L’ONG mise aussi sur les relais communautaires : des hommes et des femmes issus des quartiers, capables de dialoguer dans la langue locale et de comprendre les croyances qui freinent la vaccination. Une clé pour lever les barrières culturelles.
Pour aller plus loin
Sur le terrain, le porte-à-porte est devenu central.
« Ce que je préfère dans ces campagnes, c’est le terrain », confie le Dr Engoma Préfina Séphora. « On comprend beaucoup de choses : certaines mamans ont été rebutées par une remarque d’un agent de santé. D’autres craignent que le vaccin ne nuise à leurs enfants, parce que c’est ce que l’on dit dans leur ethnie. Quand je rencontre ces cas, j’essaie de les rassurer. »
Pour renforcer l’efficacité des campagnes, des outils numériques sont désormais utilisés. Grâce à des tablettes, les équipes collectent en temps réel les données : statut vaccinal, localisation, nombre d’enfants par foyer. Cela permet une planification plus fine et un meilleur suivi.
Les leaders communautaires et religieux jouent un rôle essentiel pour briser les tabous et encourager l’adhésion. Chefs traditionnels, pasteurs ou imams peuvent, par leur seule parole, faire évoluer l’opinion d’une communauté entière.
À Mouyondzi, une collaboration étroite entre l’église locale et les autorités sanitaires a permis de tripler la couverture vaccinale en quelques mois. Certaines équipes vont plus loin : en associant la vaccination à d’autres services — dépistage nutritionnel, pesée, traitement antiparasitaire — elles attirent davantage de familles. Une approche globale, mieux adaptée aux réalités du terrain.
Au-delà des vaccins, un combat pour la justice sociale
L’enfant non vacciné n’est pas seulement celui qu’on n’a pas atteint. C’est souvent un enfant exclu sous plusieurs angles : sans école, sans acte de naissance, sans accès aux soins.
« L’enfant zéro dose, c’est celui dont la mère n’a jamais vu un médecin », résume Nathalie Elenga, du Programme élargi de vaccination (PEV).
Et les conséquences sont graves. En 2024, plusieurs flambées de rougeole dans le pays ont été liées à ces poches d’enfants non vaccinés.
« Le moindre foyer peut tout relancer si l’immunité collective est faible », prévient le Dr Gatali Kibangou Marina, pédiatre à l’hôpital A. Sicé.
La lutte contre les enfants zéro dose va donc bien au-delà de la vaccination. C’est un enjeu d’équité, de justice sociale, de droit fondamental à la santé.
Les campagnes menées par le ministère de la Santé et CARITAS sauvent déjà des milliers de vies.
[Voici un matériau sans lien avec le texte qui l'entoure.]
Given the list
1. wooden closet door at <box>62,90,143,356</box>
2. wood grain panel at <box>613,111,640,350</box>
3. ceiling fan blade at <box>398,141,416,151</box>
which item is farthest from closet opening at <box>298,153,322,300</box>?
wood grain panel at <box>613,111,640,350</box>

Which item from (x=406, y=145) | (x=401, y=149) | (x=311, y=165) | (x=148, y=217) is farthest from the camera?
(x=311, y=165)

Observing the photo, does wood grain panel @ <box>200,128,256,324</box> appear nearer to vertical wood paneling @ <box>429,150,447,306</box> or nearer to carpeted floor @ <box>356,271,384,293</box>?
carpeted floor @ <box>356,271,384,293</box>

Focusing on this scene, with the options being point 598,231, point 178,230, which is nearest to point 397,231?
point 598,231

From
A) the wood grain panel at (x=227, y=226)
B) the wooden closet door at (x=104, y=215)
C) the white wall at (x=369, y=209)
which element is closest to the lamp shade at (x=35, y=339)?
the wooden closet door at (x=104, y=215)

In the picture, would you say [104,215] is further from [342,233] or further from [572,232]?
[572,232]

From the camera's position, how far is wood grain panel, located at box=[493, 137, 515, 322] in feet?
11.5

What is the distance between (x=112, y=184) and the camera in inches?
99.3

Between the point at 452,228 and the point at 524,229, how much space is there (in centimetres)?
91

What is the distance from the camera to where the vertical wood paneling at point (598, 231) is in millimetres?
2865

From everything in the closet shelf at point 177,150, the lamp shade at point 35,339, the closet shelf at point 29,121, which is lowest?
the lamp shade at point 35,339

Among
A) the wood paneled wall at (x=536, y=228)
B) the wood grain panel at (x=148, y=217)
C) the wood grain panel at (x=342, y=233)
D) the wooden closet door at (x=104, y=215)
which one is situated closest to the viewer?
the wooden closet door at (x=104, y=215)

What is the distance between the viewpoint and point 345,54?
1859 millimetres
Mais elles rappellent aussi une réalité plus vaste : pour atteindre chaque enfant, il faut bâtir un système capable de voir les plus invisibles.
Tout repose sur une idée simple mais décisive : aucun enfant ne doit être laissé de côté.
Cela implique de reconstruire la confiance — entre les familles et les soignants, entre les communautés et l’État. Des signes d’espoir émergent : avec l’appui de l’UNICEF et de Gavi, le ministère renforce la surveillance des naissances et forme davantage d’agents de santé communautaires.
Le chemin reste long, mais chaque enfant retrouvé est une victoire.